- _What you are asked to do_
This exercise calls for the line with "contemporary-city-garden-two5", the line with "21.FRANCJA, Amboise, 3", and all lines between them in the material below, output exactly and with no other lines.

- _Input data_
_ _ _
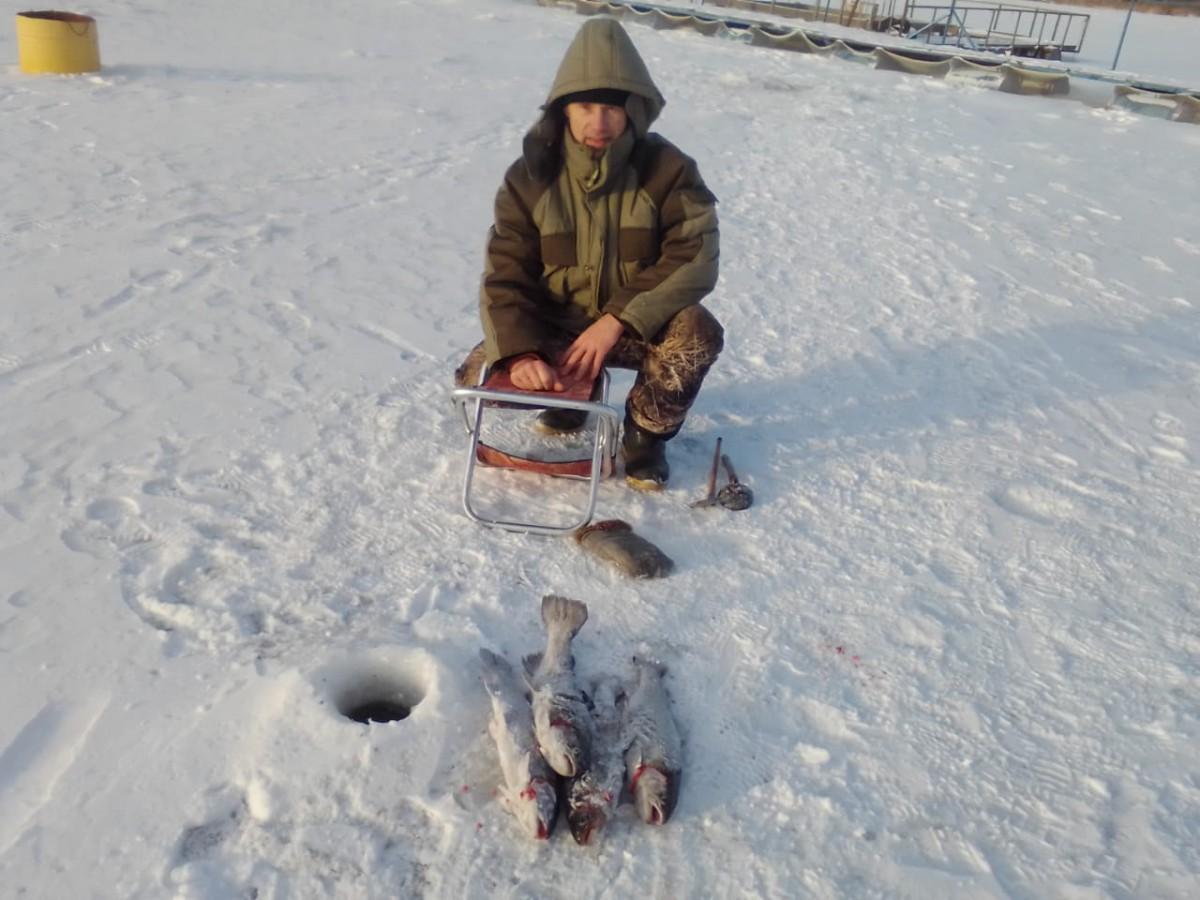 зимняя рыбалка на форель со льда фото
_ _ _
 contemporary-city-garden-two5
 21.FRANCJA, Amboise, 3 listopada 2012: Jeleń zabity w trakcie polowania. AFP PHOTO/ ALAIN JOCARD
_ _ _
- _Solved problem_
 contemporary-city-garden-two5
 21.FRANCJA, Amboise, 3 listopada 2012: Jeleń zabity w trakcie polowania. AFP PHOTO/ ALAIN JOCARD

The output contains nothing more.